UTF-16 column offsets
While working on https://github.com/sublimelsp/LSP/pull/932, I learned that pyls does not handle UTF-16. It assumes that (row, col) pairs are in terms of UTF-32 points.
For the row it doesn't matter whether we agree on UTF-8, UTF-16 or UTF-32. For the col it does matter. Consider this line in a python file:
x="😋"
The closing " has a column offset of 5, not 4:
x = " 😋 "
0 1 2 3 45 6 (UTF-16)
If we add some characters to the string, say:
x="😋x"
then an incremental text sync notification will notify pyls that an x has been added at offset 5. This greatly confuses and breaks pyls.
The relevant code for handling incremental text sync looks to be here: https://github.com/palantir/python-language-server/blob/21833eafd4e254a79d35ca539967f3a010e8c2a1/pyls/workspace.py#L150-L191
Looks like
new.write(line[:start_col])
and
new.write(line[end_col:])
need more attention for UTF-16 to work.
Thanks for noticing this problem. You are welcome to submit a pull request to fix this.

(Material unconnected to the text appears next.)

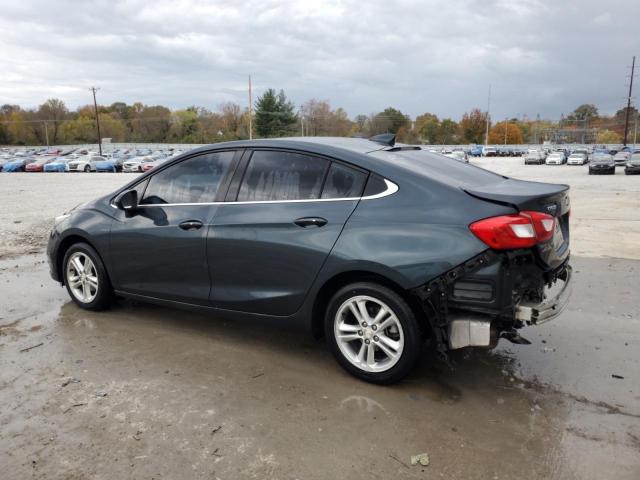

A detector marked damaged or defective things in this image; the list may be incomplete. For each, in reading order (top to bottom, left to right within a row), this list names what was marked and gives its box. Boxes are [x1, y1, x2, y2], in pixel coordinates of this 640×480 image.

broken taillight [470, 213, 556, 251]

I've checked out this repository, but there are more problems on the horizon. Everywhere where pyls takes a position or a range in the request method, we should do the UTF-16 conversion.
From what I understand all "hooks" expect the position and range to be in UTF-32. So there needs to be a translation layer somewhere. I don't have enough of an overview of this codebase to make that decision.
I might be able to hack in a fix for the incremental text sync, but larger changes are needed.
For reference, clangd handles it like this:
https://github.com/llvm/llvm-project/blob/b632bd88a633c84eb2ce8f999119bc4e6c1ee98c/clang-tools-extra/clangd/SourceCode.cpp#L51-L82
By the way, if all source code is ASCII (most common case), then the problem won't show itself.
Correction: if the source code contains characters from the basic multilingual plane, then UTF-16 can encode that in one code point, so those characters will work by accident too.